LOUIS VALTAT (2)
Valtat leed aan tuberculose en bracht daarom grote delen van het jaar door langs de Middellandse Zee, vooral in de plaatsen Banyuls, Antheor en Saint-Tropez. Vanaf 1900 maakte Valtat met regelmaat fietstochten naar Auguste Renoir in zijn Maison de la Poste in Cagnes. Hij tekende daar verschillende portretten en maakte er houtsnijwerken van de oude meester. Ze werkte ook samen aan een beeld van Cezanne. Een andere vriend van Valtat was Paul Signac, die hij vaak bezocht met zijn Bolléé auto (een kleine tweezitter die er meer als een invalidenwagentje dan een auto uitziet), een vehikel dat hij in 1904 met Signac ruilde voor een schilderij. Tijdens zijn verblijf in Zuid-Frankrijk ging Valtat steeds fellere kleuren gebruiken en kon hij steeds meer worden ingedeeld bij de beweging van de Fauvisten.

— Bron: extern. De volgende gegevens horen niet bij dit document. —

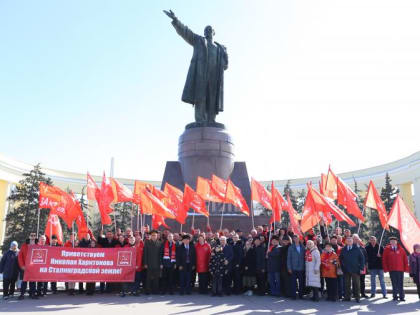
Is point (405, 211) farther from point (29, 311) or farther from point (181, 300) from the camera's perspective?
point (29, 311)

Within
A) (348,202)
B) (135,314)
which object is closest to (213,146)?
(348,202)

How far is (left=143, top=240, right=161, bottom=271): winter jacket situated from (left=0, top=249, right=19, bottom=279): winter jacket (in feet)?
10.1

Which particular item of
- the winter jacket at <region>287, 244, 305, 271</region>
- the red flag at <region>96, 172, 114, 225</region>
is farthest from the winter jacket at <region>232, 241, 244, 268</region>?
Answer: the red flag at <region>96, 172, 114, 225</region>

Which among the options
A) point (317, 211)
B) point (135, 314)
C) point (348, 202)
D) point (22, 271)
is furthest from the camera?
point (348, 202)

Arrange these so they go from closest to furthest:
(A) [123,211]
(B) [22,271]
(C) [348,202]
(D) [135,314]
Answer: (D) [135,314]
(B) [22,271]
(C) [348,202]
(A) [123,211]

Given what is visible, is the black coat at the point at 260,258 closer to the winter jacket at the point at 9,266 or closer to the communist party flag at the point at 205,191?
the communist party flag at the point at 205,191

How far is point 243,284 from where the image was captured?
9734 millimetres

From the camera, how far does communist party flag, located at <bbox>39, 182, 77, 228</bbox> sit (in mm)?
10930

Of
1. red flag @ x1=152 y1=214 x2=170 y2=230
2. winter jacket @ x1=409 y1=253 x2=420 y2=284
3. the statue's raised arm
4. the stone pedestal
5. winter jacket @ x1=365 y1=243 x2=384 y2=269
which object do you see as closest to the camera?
winter jacket @ x1=409 y1=253 x2=420 y2=284

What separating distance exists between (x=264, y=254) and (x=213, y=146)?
274 inches

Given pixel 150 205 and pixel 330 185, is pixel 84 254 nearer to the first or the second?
pixel 150 205

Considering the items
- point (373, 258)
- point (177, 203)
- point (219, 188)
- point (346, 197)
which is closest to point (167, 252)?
point (177, 203)

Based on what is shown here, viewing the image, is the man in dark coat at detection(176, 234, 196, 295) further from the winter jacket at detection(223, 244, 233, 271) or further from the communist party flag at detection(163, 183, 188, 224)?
the communist party flag at detection(163, 183, 188, 224)

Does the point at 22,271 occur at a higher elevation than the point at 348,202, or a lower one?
lower
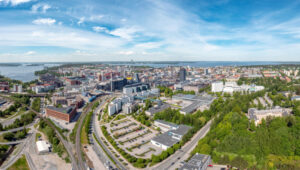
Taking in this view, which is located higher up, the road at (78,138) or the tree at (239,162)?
the tree at (239,162)

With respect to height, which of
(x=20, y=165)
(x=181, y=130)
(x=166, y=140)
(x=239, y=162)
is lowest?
(x=20, y=165)

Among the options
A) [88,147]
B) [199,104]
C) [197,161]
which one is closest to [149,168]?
[197,161]

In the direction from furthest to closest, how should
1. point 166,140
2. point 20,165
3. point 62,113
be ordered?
point 62,113, point 166,140, point 20,165

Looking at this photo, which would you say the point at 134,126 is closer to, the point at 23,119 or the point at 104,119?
the point at 104,119

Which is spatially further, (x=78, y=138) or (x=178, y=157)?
(x=78, y=138)

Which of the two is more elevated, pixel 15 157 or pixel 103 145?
pixel 103 145

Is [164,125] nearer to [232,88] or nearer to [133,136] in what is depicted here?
[133,136]

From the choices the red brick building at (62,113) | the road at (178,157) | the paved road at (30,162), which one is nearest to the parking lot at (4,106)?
the red brick building at (62,113)

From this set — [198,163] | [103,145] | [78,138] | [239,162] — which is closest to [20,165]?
[78,138]

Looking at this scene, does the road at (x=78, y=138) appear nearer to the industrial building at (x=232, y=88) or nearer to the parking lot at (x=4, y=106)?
the parking lot at (x=4, y=106)
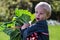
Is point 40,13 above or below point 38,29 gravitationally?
above

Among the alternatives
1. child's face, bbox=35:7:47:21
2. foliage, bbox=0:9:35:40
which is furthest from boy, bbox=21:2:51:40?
foliage, bbox=0:9:35:40

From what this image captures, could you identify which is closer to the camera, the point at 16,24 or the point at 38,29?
the point at 38,29

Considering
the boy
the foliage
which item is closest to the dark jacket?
the boy

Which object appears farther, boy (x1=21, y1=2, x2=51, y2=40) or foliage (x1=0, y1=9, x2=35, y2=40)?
foliage (x1=0, y1=9, x2=35, y2=40)

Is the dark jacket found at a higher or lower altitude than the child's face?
lower

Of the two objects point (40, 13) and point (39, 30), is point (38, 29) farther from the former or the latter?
point (40, 13)

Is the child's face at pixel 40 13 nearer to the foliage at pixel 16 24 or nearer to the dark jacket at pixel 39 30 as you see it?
the dark jacket at pixel 39 30

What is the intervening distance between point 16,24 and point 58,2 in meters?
13.7

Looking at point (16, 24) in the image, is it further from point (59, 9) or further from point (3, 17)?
point (59, 9)

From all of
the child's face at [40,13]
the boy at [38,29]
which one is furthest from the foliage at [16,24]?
the child's face at [40,13]

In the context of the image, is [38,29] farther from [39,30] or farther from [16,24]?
[16,24]

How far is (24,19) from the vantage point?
374 centimetres

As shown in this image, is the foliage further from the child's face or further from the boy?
the child's face

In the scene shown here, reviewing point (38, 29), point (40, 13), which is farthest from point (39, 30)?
point (40, 13)
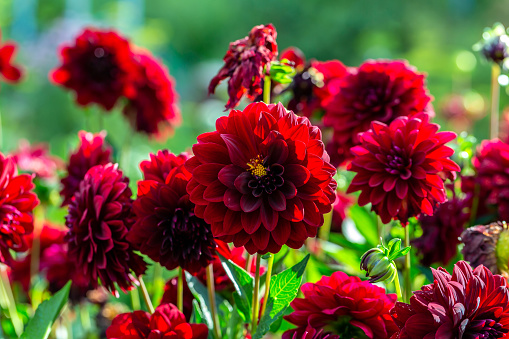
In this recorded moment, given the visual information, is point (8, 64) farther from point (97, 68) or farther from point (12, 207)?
point (12, 207)

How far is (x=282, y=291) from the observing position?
0.44m

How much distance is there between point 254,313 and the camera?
1.51ft

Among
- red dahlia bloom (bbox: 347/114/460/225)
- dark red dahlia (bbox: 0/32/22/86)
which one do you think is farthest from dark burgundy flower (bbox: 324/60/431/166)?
dark red dahlia (bbox: 0/32/22/86)

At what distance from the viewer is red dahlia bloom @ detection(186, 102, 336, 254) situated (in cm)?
39

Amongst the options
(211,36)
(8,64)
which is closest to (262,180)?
(8,64)

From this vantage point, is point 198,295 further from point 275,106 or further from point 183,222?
point 275,106

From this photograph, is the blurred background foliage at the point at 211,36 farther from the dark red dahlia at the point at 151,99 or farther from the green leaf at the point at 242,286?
the green leaf at the point at 242,286

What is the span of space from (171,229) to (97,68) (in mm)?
541

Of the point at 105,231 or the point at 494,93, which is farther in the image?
the point at 494,93

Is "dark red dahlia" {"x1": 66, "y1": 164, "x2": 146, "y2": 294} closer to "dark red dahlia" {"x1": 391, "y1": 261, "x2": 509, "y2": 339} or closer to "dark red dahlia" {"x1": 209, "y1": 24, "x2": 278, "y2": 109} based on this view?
"dark red dahlia" {"x1": 209, "y1": 24, "x2": 278, "y2": 109}

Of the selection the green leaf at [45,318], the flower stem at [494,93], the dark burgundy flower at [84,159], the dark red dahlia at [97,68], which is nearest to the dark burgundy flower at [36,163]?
the dark red dahlia at [97,68]

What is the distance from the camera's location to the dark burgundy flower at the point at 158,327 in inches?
17.4

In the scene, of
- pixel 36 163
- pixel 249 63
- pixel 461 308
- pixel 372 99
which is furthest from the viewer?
pixel 36 163

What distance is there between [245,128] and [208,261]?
0.12 meters
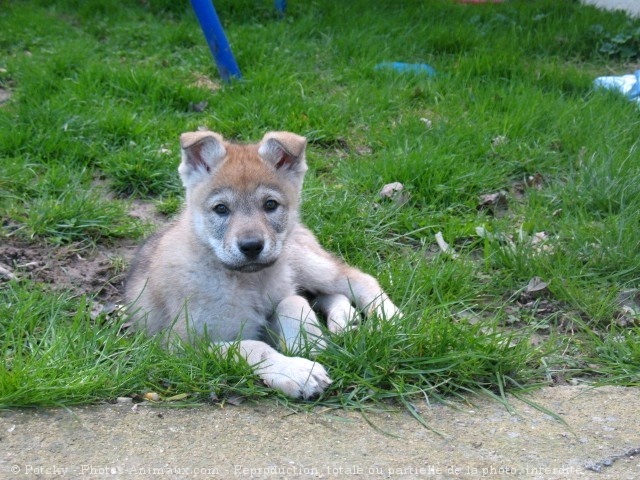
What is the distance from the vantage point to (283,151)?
15.3 feet

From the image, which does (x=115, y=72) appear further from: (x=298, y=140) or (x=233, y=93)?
(x=298, y=140)

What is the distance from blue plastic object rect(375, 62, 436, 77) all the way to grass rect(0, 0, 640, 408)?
0.28 feet

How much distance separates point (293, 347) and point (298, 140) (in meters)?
1.17

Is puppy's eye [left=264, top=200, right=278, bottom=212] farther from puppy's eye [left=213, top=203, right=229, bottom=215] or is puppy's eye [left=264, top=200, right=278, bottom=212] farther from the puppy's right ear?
the puppy's right ear

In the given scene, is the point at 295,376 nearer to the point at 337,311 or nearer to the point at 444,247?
the point at 337,311

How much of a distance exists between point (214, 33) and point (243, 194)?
331 cm

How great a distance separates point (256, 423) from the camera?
356 centimetres

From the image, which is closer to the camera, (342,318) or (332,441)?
(332,441)

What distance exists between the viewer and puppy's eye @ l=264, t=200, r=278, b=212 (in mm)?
4446

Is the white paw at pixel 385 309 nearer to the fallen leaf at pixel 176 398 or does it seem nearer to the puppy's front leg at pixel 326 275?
the puppy's front leg at pixel 326 275

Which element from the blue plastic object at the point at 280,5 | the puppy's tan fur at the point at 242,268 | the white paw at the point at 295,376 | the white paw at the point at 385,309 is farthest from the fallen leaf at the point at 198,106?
the white paw at the point at 295,376

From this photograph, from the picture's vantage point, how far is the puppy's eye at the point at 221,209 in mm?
4391

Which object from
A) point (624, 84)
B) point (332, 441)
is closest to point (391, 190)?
point (332, 441)

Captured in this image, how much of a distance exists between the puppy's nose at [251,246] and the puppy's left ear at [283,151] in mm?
625
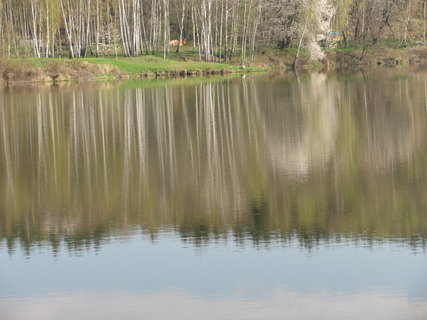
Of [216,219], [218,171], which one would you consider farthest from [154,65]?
[216,219]

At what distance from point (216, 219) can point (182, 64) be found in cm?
6140

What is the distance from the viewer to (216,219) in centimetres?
1633

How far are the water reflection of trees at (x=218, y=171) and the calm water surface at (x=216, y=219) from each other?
65 mm

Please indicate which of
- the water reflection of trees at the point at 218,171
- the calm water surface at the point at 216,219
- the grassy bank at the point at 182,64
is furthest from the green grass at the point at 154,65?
the calm water surface at the point at 216,219

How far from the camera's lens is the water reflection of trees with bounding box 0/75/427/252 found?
15.9 m

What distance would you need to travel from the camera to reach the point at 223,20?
86.3m

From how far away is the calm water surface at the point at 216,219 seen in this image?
11555 mm

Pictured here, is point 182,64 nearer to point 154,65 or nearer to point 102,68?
point 154,65

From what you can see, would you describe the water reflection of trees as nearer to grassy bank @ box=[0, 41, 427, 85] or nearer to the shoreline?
the shoreline

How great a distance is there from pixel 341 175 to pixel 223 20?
67516 mm

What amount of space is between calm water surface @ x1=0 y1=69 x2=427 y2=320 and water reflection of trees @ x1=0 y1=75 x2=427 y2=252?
7 cm

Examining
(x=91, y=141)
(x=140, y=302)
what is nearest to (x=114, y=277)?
(x=140, y=302)

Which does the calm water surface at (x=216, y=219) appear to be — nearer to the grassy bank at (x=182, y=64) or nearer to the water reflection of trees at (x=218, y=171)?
the water reflection of trees at (x=218, y=171)

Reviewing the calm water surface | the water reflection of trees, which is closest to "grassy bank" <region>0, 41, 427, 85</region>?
the water reflection of trees
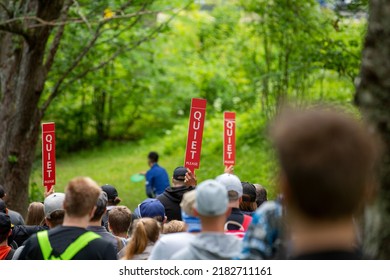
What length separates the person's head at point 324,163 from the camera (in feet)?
8.00

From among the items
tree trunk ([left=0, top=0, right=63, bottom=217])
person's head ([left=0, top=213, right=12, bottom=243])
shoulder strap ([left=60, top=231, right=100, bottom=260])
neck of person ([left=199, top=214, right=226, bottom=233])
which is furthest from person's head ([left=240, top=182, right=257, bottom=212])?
Result: tree trunk ([left=0, top=0, right=63, bottom=217])

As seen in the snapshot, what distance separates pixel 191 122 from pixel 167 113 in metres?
23.6

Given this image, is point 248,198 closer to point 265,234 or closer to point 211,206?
point 211,206

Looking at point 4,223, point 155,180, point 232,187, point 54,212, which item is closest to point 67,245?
point 54,212

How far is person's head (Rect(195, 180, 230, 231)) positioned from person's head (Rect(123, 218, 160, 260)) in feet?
5.62

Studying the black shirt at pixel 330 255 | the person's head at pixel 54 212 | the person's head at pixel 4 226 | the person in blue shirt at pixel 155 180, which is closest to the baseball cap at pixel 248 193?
the person's head at pixel 54 212

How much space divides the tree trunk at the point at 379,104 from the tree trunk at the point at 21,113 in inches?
423

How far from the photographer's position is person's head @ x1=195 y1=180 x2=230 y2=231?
4.09 m

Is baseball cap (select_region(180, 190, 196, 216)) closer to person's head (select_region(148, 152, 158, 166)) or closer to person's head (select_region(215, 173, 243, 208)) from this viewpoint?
person's head (select_region(215, 173, 243, 208))

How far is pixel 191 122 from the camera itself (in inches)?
388

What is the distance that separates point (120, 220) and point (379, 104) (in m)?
4.34

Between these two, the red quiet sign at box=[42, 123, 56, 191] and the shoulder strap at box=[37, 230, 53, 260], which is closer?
the shoulder strap at box=[37, 230, 53, 260]
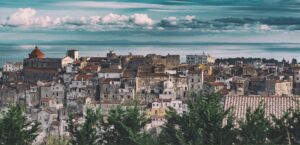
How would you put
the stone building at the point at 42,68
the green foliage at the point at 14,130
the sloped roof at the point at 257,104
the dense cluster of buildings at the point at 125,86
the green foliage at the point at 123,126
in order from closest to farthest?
the green foliage at the point at 14,130, the green foliage at the point at 123,126, the sloped roof at the point at 257,104, the dense cluster of buildings at the point at 125,86, the stone building at the point at 42,68

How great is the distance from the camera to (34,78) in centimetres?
4150

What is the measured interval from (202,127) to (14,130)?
7.54ft

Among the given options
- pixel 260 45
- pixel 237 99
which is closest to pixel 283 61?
pixel 260 45

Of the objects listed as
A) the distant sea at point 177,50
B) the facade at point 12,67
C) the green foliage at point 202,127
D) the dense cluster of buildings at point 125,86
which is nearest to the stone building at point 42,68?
the dense cluster of buildings at point 125,86

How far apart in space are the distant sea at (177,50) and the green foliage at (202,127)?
4091 centimetres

Die genoten de bijnaam “de wilde beesten” vanwege hun overdaad aan kleuren. Vooral zijn zeegezichten vallen hieronder.
De kunsthistoricus Natalie Henderson noemde Valat een ‘proto-Pauvist’, hoewel hij altijd wat los van de beweging werkte en zeker ook minder extreem was in het gebruik van kleur en vorm dan de echte fauvisten, en de sleutelfiguur in de stylistische overgang in de schilderkunst van Monet naar matisse.
Na 1914 werkte Valtat voornamelijk in Parijs, Versailles en Rouen, waarbij zijn onderwerpen vooral bloemen, landschappen en straatscènes waren. Hij schilderde tot 1948 toen hij door glaucoom blind was geworden. Hij overleed op 2 januari 1952 in Parijs.